The department of consumer affairs on Thursday released draft guidelines for public consultation aimed at preventing and regulating dark patterns on online platforms, as they tend to deceive customers and manipulate their choices.
Simply put, dark patterns mean use of unfair practices by online platforms to mislead consumers, manipulating their decision-making through misleading advertisements, creating unnecessary fear among them to continue a subscription or product purchase, among other things.
The proposed guidelines have accordingly identified around 10 dark patterns, which are: false urgency, basket sneaking, confirm shaming, forced action, subscription trap, interface interference, bait and switch, drip pricing, disguised advertisement and nagging.
Once the guidelines are finalised and implemented, they will be applicable on all platforms offering goods or services in India, advertisers, and sellers. Stakeholders can send their comments on the guidelines till October 5.
False urgency means creating a sense of urgency or scarcity to mislead users into making an immediate purchase or take an immediate action. Similarly, basket sneaking means inclusion of additional paid items such as products, services, payments to charity/donation at the time of checkout from a platform, without user consent. Through confirm shaming practice, platforms use a phrase, video, audio or any other means to create a sense of fear or shame or ridicule or guilt in the mind of the user.
Similarly, practices like forcing consumer actions to buy unrelated products, indulging them into subscription trap by making it difficult to log out of subscriptions, unnecessary ask about payment details for giving free subscription, interfering in the user interface by hiding important information, misleading advertisements about products, are some of the dark patterns specified by the government.
The Central Consumer Protection Authority, under the department of consumer affairs, will keep on specifying other dark patterns from time to time.

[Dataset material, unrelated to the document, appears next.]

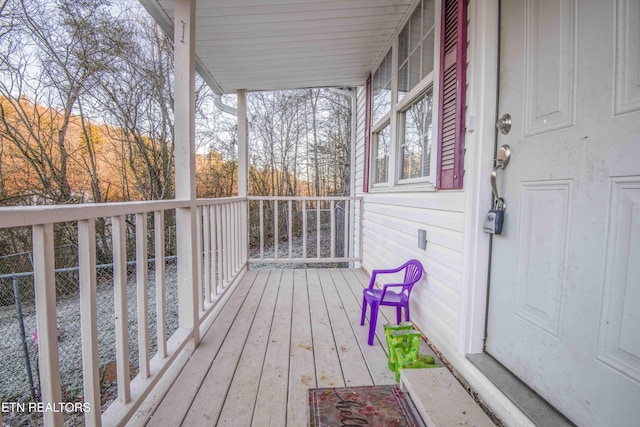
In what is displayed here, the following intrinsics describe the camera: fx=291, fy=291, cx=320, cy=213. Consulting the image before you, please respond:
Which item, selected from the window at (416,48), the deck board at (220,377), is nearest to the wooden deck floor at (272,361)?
the deck board at (220,377)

In June, consumer affairs secretary Rohit Kumar Singh, had written to e-commerce firms and consumer associations, “it is essential that online platforms do not indulge in unfair trade practices by incorporating dark patterns in their online interface to manipulate consumer choice and violate ‘consumer rights’ as enshrined under Section 2(9) of the Act (Consumer Protection Act, 2019)”.
The draft guidelines have come after the government held consultations with the industry and e-commerce platforms including Advertising Standards Council of India (ASCI), law firms etc.
Post that it also created a task force consisting of representatives from industry associations, ASCI, e-commerce platforms including Google, Flipkart, Reliance Industries, Amazon, Go-MMT, Swiggy, Zomato, Ola, Tata CLiQ, Facebook, Meta, Ship Rocket, etc.
In a similar move to check the bias of platforms using artificial intelligence, the Telecommunication Engineering Centre (TEC) has also released procedures for accessing and rating artificial intelligence systems for fairness. “Artificial intelligence is increasingly being used in all domains including telecommunication and related information and communication technologies, for making decisions that may affect our day-to-day lives. Any unintended bias in the AI systems could have grave consequences,” TEC said.
Simply put, online platforms today provide goods and services, and match providers and customers. AI fairness score will check how much bias is there in the systems for preferring a particular seller or product by a particular seller to the users. The standards by TEC are not a regulatory requirement for platforms as yet.